Thank you Zaim Gashi , Adam B Shapiro and Asemoloye Micheal Dare for you response. But how can we modify the dose w.r.t to the protein level in the body?

Wonderful question, I guess there are no as such guidelines for said above question. Even I am curious to know the answer, even one can choose this as a research area.

Thank you @manik. I have got few more clarification regarding this perticular problem.

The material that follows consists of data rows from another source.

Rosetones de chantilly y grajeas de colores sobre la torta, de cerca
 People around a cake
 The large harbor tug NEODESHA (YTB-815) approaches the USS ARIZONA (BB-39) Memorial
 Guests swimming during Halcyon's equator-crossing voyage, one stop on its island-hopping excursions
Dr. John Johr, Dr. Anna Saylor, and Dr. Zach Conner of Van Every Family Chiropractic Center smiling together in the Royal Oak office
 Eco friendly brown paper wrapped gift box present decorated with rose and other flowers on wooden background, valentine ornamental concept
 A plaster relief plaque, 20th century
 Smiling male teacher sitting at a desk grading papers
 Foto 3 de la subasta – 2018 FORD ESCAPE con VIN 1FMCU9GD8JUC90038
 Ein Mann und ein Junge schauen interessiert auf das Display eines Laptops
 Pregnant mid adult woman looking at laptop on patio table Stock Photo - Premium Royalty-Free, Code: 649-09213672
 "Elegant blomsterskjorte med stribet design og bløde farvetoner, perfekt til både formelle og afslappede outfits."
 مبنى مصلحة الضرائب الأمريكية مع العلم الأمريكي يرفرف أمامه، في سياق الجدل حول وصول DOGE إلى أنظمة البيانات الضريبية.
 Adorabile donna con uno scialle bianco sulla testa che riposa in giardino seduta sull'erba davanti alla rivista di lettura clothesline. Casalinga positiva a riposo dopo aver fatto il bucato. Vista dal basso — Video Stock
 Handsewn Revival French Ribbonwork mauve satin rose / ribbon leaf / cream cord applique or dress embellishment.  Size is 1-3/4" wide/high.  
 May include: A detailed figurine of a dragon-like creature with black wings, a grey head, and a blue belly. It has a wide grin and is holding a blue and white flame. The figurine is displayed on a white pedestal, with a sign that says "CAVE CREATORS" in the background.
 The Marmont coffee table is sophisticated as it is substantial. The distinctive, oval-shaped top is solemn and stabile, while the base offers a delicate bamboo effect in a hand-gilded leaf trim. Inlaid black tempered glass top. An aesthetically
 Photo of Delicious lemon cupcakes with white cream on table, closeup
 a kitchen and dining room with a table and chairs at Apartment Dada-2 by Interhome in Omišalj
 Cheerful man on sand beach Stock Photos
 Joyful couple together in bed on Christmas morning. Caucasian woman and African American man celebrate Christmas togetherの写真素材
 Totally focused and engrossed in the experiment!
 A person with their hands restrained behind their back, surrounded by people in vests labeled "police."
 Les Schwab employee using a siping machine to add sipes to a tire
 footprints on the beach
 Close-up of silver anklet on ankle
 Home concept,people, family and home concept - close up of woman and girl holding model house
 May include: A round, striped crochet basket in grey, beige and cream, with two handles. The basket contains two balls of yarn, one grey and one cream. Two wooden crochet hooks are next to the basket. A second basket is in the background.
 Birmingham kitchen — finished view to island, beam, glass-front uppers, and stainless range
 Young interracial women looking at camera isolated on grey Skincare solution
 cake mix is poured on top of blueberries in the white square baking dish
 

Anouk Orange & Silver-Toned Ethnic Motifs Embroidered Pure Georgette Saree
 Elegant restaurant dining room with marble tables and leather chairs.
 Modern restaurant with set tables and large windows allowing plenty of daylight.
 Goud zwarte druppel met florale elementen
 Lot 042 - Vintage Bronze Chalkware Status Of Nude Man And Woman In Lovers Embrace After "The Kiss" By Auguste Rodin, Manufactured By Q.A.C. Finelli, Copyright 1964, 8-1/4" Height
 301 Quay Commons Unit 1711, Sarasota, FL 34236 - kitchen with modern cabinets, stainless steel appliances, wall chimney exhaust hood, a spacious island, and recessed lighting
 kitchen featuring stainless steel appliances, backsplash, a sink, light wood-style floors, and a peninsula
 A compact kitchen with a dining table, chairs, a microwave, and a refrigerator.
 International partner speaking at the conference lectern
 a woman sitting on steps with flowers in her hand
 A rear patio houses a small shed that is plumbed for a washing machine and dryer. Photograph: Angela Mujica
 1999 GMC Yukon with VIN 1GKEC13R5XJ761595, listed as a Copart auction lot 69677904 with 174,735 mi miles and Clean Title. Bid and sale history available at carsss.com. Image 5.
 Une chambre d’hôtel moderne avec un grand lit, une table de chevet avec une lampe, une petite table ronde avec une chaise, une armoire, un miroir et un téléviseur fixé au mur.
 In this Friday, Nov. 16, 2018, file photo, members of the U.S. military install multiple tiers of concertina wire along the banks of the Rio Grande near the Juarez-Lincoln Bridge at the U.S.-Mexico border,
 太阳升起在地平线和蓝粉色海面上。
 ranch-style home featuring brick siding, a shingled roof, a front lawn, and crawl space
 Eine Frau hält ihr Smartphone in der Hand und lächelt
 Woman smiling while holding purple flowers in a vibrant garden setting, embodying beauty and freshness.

1. If we know the amount of free drug present in the body, we can adjust the dose. But problem is financial constraints w.r.t TDM process.

2. Develop a PK model for individual drugs and extrapolation. Accuracy will be a concern here.

Let us know if you got anymore details

Thank you

It's very important to consider this in practice particularly for narrow therapeutic index drugs but as Dr. Subeesh has mentioned practically its not that much easy as it will increase the financial burden. In my opinion, at least for critically ill patients, it should be considered as a small increased and a decreased level of free drug concentration could result in the death of the patients.

Recently, in our lab, we have conducted binding studies of some molecules with BSA (more than 70% similar to serum albumin) by using spectroscopic and in silico techniques. The free drug concentration and the binding mechanism were determined but we have not considered hypoalbuminemia condition. In further experiments, we will consider this one also. Thanks, Dr. Subeesh and Dr. Manik for discussing such an important question.